_Page text_.
● ● ● ●

As an example, IS-96A QCELP (Qualcomm Code Excited Linear
Prediction), a speech coding method for CDMA mobile communication
systems, uses 25% of the total bits for LPC quantization, and an
AMR_WB speech coder by Nokia uses 9.6 to 27.3% of the total bits
for the LPC quantization in nine modes. So far, many kinds of
efficient LPC quantization methods have been developed and actually
utilized in speech compressors. Direct quantization of the
coefficients of the LPC filter is problematic in that the filter is
too sensitive to the quantization error of the coefficients to
guarantee stability of the LPC filter after coefficient
quantization. Accordingly, there is a need for converting the LPC
to another parameter more suitable for quantization, such as a
reflection coefficient or an LSF. In particular, the LSF value has
a close relationship with the frequency characteristic of the
speech signal so that most of the recent standard speech coders
employ the LSF quantization method.
For efficient quantization, use is made of a correlation between
frames of the LSF coefficient. Namely, the LSF of the current frame
is not directly quantized but is predicted from that of the
previous frame to quantize the prediction error. The LSF value is
closely related to the frequency characteristic of the speech
signal and thus is predictable in terms of time to obtain a
considerably large prediction gain.
There are two prediction methods, one using an auto-regressive (AR)
filter and the other using a moving average (MA) filter. The AR
filter is superior in prediction performance but causes
coefficient-transfer error propagation from one frame to another at
a receiver. The MA filter is inferior in prediction performance to
the AR filter but it is advantageous in that the effect of the
transfer error is restrained over time. Accordingly, a prediction
method with an MA filter is used in speech compressors such as AMR,
CS-ACELP or EVRC that are utilized in environments in which many
transfer errors occur, such as in radio communications.
The present invention solves the prediction error problem by use of
both an AR predictor and a safety net. A quantization method using
a correlation between neighboring LSF factors within a frame
instead of LSF prediction between frames has also been developed.
In particular, this method can promote the efficiency of
quantization since the LSF values satisfy the order property.
It is impossible to quantize all vectors at the same time because
of an extremely large vector table and a long retrieving time. To
overcome this problem, a so-called split vector quantization (SVQ)
method is suggested wherein the total vector is split into several
subvectors, which are independently quantized. For example, the
size of the vector table is 10.times.10.sup.20 in 10.sup.th-order
vector quantization using 20 bits, but it is no more than
5.times.10.sup.20.times.2 in split vector quantization where the
vector is split into two 5.sup.th-order subvectors to which 10 bits
are independently allocated. Splitting the vector into more
subvectors reduces the size of the vector table to save memory
space, and hence the retrieving time, but it does not make the most
of the correlation between vector values so it deteriorates
performance.

● ● ● ●

Can you resume the LSF quantization passage above, continuing on from its final sentence?

_Data rows_.
● ● ● ●

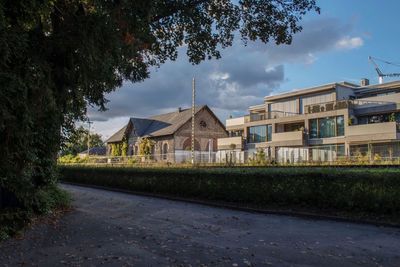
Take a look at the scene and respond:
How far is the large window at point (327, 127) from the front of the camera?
48.9 metres

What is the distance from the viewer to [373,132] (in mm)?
43812

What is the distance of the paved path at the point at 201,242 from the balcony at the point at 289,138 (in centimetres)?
4178

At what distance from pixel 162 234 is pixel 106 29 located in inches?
167

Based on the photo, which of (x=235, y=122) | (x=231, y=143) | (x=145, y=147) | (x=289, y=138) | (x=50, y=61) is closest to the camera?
(x=50, y=61)

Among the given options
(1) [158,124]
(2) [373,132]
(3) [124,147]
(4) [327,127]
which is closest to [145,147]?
(1) [158,124]

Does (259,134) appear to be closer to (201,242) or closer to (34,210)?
(34,210)

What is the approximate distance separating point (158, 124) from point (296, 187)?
212 ft

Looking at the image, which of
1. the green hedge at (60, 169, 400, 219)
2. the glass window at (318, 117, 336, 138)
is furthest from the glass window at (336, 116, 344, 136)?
the green hedge at (60, 169, 400, 219)

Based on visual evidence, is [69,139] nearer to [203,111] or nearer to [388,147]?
[388,147]

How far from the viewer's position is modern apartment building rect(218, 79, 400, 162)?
43.9 m

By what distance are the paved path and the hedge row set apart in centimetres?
109

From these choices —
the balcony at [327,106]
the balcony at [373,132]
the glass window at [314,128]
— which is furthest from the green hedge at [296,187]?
the glass window at [314,128]

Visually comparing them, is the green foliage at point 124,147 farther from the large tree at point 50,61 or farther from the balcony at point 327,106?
the large tree at point 50,61

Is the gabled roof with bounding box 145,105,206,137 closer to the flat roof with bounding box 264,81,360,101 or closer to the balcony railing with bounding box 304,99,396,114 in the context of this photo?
the flat roof with bounding box 264,81,360,101
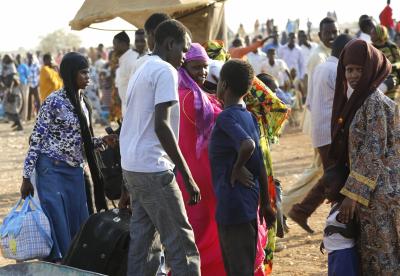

● ● ● ●

_Answer for the task_.
With the vector split into ten 1.sup.st-order vectors, for example,
the 10.sup.th-order vector quantization becomes scalar
quantization. Assuming that split vector quantization is used to
qauntize the LSF directly without LSF prediction between 20 msec
frames, 24 bits are required to attain the quantization
performance. The split vector quantization method, in which the
respective subvectors are independently quantized, causes a problem
in that it cannot make the most of the correlation between the
subvectors, hence it fails to optimize the total vector. Examples
of other quantization methods recently developed include
multi-stage vector quantization, a selective vector quantization
method using two tables, and a linked split vector quantization
method wherein a table to be used is selected with reference to the
boundary values of the individual subvectors.
Although a general vector quantizer is required to store code
books, the split vector quantizer has only to store the index of
code books and enable ready calculation of the output vector
without comparing the output vector with all other output codes
possible in coding.
In general, the lattice is a set of n.sup.th-order vectors defined
as Equation 1: .LAMBDA.={x|x=c.sub.1a.sub.1+c.sub.2a.sub.2+. . .
+c.sub.na.sub.n} [Equation 1]
The split vector quantizer is largely classified into a uniform
split vector quantizer and a pseudo-uniform split vector quantizer,
and includes, depending on the type of code book, a spherical split
vector quantizer or a pyramid split vector quantizer. The spherical
split vector quantizer is suitable for a source having a Gaussian
distribution, the pyramid split vector quantizer being suitable for
a source having a Laplacian distribution.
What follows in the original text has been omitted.